- AIM 1 -
Copy the listing exactly, from its very first line through the line holding "0, 631, 12]]", with both ends included.

- PROVIDED TEXT -
╭──

Members of your staff should not hesitate to contact either one of them for
more information regarding these comments.
Recommendation 34 as it applies to trusts would impose unworkable requirements.
The focus on beneficial ownership and the requirement that it be identified and be available
to law enforcement in some form of registry does not take into account the structure or
administration of trusts. Trying to track at all times the grantor, the trustee and all
potential beneficiaries would be burdensome, expensive, and ultimately unproductive.
Trusts can literally have hundreds of beneficiaries whose identity may change as
circumstances change. These possible beneficiaries have few if any rights, may know
nothing of the trust, and may never receive a distribution. To require a trustee to obtain, let
alone file in some registry, information on all such hypothetical beneficiaries would not be a
sensible use of money and would interfere with the proper use of trusts, which are
employed because of their inherent flexibility.

╰──

- SUPPLIED MATERIAL -
╭──

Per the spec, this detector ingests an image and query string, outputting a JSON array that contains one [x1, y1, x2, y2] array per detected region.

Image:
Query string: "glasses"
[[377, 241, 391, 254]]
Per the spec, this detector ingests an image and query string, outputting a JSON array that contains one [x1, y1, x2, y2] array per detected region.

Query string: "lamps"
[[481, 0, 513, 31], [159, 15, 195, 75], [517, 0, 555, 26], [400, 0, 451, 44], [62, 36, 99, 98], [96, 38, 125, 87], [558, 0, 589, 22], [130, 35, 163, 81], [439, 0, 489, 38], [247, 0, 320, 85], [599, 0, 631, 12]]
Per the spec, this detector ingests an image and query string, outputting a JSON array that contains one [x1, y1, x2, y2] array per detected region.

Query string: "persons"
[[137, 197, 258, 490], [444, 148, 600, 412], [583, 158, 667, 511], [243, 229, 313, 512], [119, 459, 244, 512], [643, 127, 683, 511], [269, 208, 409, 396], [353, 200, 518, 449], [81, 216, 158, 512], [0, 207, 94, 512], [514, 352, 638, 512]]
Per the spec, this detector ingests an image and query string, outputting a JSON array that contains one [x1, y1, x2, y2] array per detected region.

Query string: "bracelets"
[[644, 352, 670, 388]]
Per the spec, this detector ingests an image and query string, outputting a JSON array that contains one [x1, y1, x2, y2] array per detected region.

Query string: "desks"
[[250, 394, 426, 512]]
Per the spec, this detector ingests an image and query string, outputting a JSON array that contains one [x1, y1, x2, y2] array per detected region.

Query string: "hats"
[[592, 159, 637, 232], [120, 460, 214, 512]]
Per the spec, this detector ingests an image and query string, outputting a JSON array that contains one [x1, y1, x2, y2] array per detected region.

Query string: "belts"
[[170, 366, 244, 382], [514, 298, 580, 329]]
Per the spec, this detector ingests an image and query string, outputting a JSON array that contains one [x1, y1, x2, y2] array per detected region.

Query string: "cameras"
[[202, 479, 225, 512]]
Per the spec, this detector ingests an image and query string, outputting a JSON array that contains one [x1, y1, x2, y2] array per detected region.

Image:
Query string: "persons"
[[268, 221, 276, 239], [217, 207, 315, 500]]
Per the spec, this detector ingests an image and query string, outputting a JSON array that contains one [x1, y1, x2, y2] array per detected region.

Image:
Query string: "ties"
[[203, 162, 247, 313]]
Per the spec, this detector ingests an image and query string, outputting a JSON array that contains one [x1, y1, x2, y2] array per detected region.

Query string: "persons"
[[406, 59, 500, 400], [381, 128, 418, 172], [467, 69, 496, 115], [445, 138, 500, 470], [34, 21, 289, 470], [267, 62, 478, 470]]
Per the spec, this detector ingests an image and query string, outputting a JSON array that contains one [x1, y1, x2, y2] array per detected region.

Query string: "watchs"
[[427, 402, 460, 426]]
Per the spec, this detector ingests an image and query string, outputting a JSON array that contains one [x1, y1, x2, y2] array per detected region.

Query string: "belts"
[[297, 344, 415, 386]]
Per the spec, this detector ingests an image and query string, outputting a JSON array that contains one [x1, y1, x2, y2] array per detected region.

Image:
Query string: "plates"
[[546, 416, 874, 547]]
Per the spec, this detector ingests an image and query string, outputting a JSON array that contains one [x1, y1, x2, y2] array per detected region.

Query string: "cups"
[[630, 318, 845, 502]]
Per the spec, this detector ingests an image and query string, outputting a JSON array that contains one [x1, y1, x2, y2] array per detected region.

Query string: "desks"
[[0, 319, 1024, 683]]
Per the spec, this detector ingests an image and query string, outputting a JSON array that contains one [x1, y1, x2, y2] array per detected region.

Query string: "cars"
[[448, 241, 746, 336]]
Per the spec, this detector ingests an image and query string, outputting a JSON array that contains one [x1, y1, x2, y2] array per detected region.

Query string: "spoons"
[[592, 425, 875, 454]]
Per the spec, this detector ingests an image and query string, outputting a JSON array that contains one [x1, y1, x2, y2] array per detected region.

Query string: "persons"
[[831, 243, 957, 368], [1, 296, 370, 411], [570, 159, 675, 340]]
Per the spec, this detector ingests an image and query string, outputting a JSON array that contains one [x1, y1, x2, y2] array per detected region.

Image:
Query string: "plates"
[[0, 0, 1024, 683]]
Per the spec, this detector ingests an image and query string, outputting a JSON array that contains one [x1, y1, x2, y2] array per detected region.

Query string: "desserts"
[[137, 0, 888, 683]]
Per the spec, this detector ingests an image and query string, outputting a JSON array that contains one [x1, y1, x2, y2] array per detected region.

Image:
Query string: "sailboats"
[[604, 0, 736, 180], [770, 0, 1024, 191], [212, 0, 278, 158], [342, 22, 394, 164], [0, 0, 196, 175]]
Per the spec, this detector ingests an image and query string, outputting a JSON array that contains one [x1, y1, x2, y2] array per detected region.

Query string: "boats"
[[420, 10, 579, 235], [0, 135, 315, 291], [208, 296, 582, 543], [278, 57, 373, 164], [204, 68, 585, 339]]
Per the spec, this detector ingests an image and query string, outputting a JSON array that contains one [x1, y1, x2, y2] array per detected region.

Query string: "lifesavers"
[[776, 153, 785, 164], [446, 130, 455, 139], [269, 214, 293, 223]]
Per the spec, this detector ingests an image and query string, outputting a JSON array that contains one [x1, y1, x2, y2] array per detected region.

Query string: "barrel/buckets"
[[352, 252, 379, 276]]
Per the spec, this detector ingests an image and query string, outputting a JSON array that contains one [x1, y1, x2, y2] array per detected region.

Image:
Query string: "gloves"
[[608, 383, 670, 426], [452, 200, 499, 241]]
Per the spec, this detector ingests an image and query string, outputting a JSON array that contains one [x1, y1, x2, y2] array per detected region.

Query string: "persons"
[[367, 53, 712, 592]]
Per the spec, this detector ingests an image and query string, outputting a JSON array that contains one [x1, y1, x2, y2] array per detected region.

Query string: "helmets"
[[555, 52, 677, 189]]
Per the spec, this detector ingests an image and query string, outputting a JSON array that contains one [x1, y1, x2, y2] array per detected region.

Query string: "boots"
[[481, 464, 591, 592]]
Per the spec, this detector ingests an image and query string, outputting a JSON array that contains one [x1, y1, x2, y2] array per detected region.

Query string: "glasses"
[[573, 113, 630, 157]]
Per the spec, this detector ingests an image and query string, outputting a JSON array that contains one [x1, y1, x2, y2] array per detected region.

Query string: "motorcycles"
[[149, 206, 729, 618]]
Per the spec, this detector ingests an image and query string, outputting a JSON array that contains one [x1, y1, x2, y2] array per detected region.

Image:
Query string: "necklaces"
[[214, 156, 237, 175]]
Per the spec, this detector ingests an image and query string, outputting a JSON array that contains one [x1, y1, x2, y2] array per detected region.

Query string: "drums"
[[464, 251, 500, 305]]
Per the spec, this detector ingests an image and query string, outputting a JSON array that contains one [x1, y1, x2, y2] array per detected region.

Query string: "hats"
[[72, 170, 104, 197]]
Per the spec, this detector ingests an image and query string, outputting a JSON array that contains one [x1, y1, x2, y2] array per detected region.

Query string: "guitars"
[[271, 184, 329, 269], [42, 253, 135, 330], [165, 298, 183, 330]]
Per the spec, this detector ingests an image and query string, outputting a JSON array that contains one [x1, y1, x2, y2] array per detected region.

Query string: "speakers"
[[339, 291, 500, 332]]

╰──

- AIM 2 -
In the comments on trusts, why are trusts employed?

- FULL RESPONSE 1 -
Per the spec, this detector ingests an image and query string, outputting a JSON array that contains one [x1, y1, x2, y2] array per detected region.

Image:
Query string: "glasses"
[[377, 241, 391, 254]]
Per the spec, this detector ingests an image and query string, outputting a JSON array that contains one [x1, y1, x2, y2] array per detected region.

Query string: "lamps"
[[481, 0, 513, 31], [159, 15, 195, 75], [517, 0, 555, 26], [400, 0, 451, 44], [62, 36, 99, 98], [96, 38, 125, 87], [558, 0, 589, 22], [130, 35, 163, 81], [439, 0, 489, 38], [247, 0, 320, 85], [599, 0, 631, 12]]

- FULL RESPONSE 2 -
Because of their inherent flexibility.